Selected text:
═══
Power Laws, Extremistan, and Non-Ergodicity
The previous essay ended with fractals: objects whose structure survives repeated zooming. This essay turns that geometric statement into a statistical one.
If an object has no characteristic length scale, then counting it often produces a power law. If a distribution has a power-law tail, then extremes stop being negligible. If extremes stop being negligible, then averages become unstable. If the process is multiplicative or has absorbing ruin states, then the average over many possible worlds can become irrelevant to the trajectory one person actually lives.
That is the path:
$$\text{scale invariance}\to\text{power laws}\to\text{fat tails}\to\text{non-ergodicity}.$$
This is where Mandelbrot, Taleb, Peters, Kelly, Wilson, Bak, and the central limit theorem start belonging to the same conversation.
#The Minimum Vocabulary
A distribution tells you how likely different outcomes are. For a continuous variable, the density $p(x)$ describes probability per unit of $x$. The survival function:
$$P(X>x)$$
asks for the probability of seeing an outcome larger than $x$.
A tail is the far end of a distribution: rare large values. A thin-tailed distribution, like a Gaussian, makes very large events disappear extremely fast. A fat-tailed distribution makes them disappear slowly enough that extremes remain structurally important.
A power law is a scaling relationship:
$$P(X>x)\sim Cx^{-\alpha}.$$
Multiplying $x$ by a constant multiplies the probability by another constant. There is no preferred scale.
An ensemble average averages across many possible worlds or many parallel copies of a process. A time average follows one process through time and averages along that single trajectory.
A process is ergodic when the time average and ensemble average agree in the relevant long-run sense. It is non-ergodic when they do not. Multiplicative wealth, ruin, and path-dependent systems are often non-ergodic.
#From Scale Invariance to Power Laws
Now zoom into a fractal.
It looks similar.
Zoom again.
Still similar.
Again.
Still similar.
There is no characteristic scale. That is scale invariance.
This section is sometimes summarized as “fractals create power laws,” but that sentence is too crude. The real implication is:
$$\text{scale invariance}\Rightarrow\text{power-law form}.$$
Fractals are one geometric source of scale invariance. They are not the only source, and not every fractal measurement gives a clean power law. Markets, cities, earthquakes, languages, and networks can produce scaling through mechanisms that are not literally fractal geometry: preferential attachment, multiplicative growth, criticality, mixtures of regimes, and renormalization. The common object is not “fractal” but “no preferred scale.”
═══
Material provided:
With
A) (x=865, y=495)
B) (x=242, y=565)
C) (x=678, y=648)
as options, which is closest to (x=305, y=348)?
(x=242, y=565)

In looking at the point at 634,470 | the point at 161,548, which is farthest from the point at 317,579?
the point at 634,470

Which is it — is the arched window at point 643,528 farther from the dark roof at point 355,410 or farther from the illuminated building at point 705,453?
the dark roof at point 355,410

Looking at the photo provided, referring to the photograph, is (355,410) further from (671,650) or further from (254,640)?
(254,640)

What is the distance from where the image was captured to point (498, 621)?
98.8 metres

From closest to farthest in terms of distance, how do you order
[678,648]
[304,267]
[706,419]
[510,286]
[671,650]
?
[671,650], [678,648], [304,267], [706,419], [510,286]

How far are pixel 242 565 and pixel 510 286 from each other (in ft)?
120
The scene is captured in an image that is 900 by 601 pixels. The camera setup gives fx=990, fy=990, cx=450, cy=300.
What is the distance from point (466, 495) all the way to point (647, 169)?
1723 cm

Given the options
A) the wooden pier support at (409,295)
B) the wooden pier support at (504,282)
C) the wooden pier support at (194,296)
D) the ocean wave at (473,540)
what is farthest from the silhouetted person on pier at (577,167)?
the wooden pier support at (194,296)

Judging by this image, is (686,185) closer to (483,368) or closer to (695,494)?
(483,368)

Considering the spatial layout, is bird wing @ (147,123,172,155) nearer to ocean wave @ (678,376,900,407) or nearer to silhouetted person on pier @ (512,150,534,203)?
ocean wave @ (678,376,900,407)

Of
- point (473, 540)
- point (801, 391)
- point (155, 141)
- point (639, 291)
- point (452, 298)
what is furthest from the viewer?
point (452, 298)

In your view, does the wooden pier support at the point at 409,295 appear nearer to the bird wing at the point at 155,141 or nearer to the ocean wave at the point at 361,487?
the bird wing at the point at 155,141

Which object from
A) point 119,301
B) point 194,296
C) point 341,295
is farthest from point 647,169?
═══
According to the essay on power laws and non-ergodicity, when is a process ergodic?

Full response:
When the time average and the ensemble average agree in the relevant long-run sense.